Smith claims that our thickest practices constitute and function as liturgies. practices are
sorts of rituals: they are material, embodied routines that we do over and over again; they are
usually aimed at a specific end, or goal; and their repetition and practice has the effect of making
them more and more automatic such that they become part of the very fiber of our character.
Liturgies as rituals of ultimate concern: rituals that are formative for identity, that inculcate
particular visions of the good life, and do so in a way that means to trump other ritual formations.

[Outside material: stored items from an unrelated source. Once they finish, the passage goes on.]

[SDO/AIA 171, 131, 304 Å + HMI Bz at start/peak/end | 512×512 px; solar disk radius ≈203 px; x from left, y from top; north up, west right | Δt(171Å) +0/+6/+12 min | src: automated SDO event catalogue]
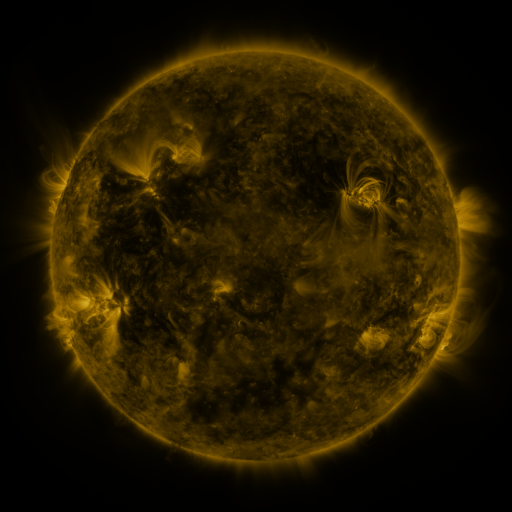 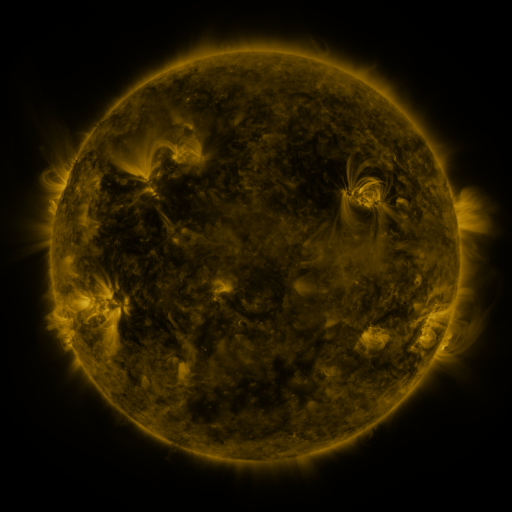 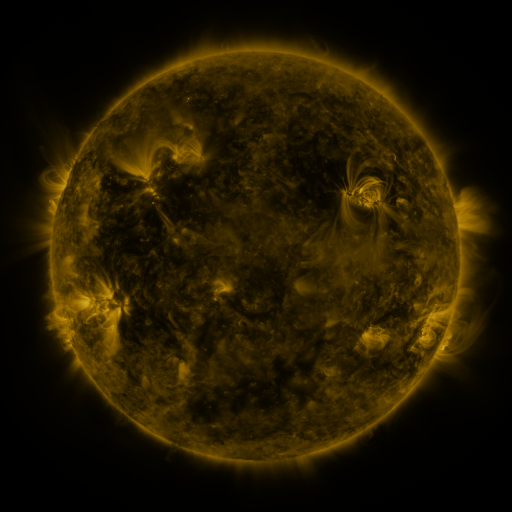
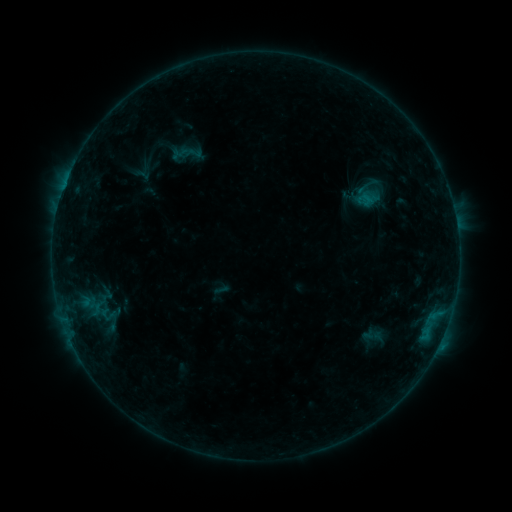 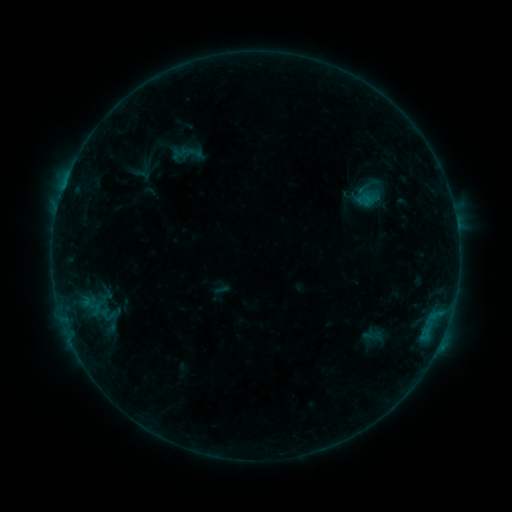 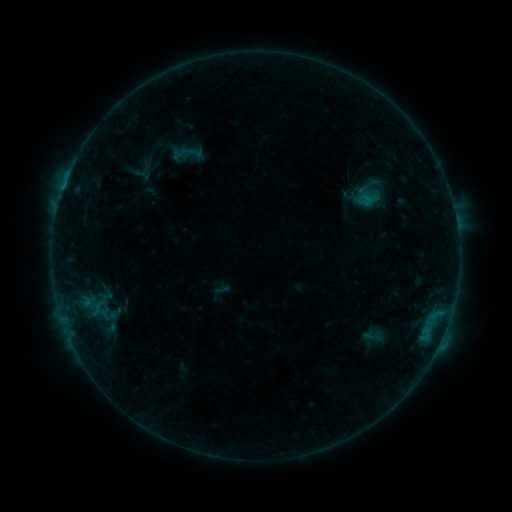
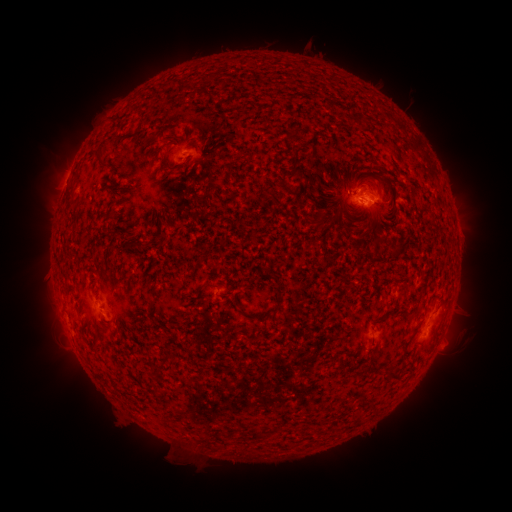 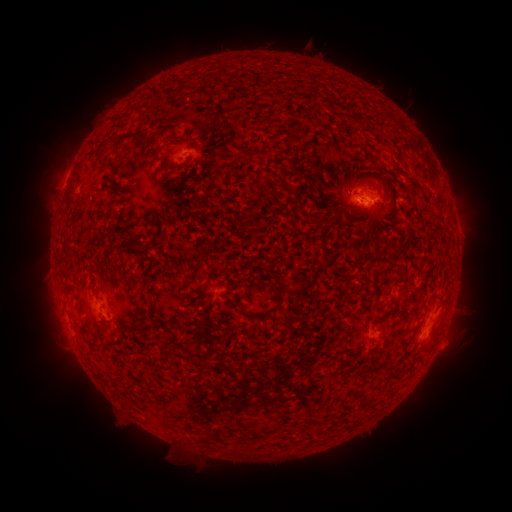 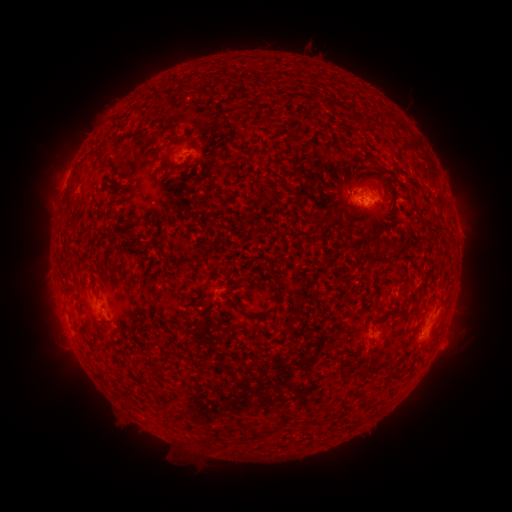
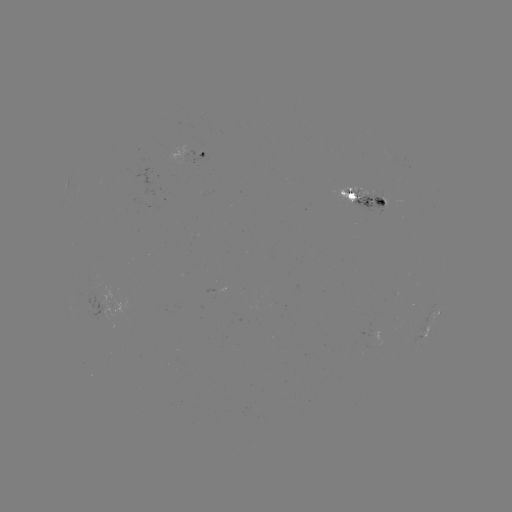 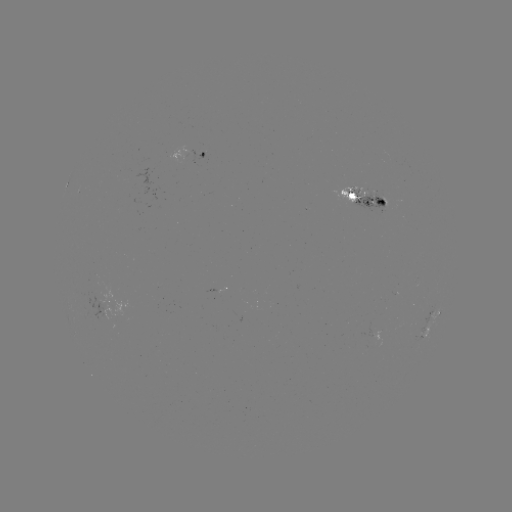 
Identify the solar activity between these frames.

This is not only true for religious practices but for all kind of practices. As we see in the example
of the mall. Liturgies are the most loaded forms of ritual practice because they are after nothing
less than our hearts. They want to determine what we love ultimately and shape our identity by
shaping our desire for what we envision as the kingdom. In ritual forces of culture is embedded
a sense of what ultimately matters.
From the perspective of Christian faith, these secular liturgies will often constitute a mis-
formation of our desires, aiming our heart away from the Creator to some aspect of the creation
as if it were God. For Smith, Christian worship needs to be intentionally liturgical, formative, and
pedagogical in order to counter such mis-formations and misdirections.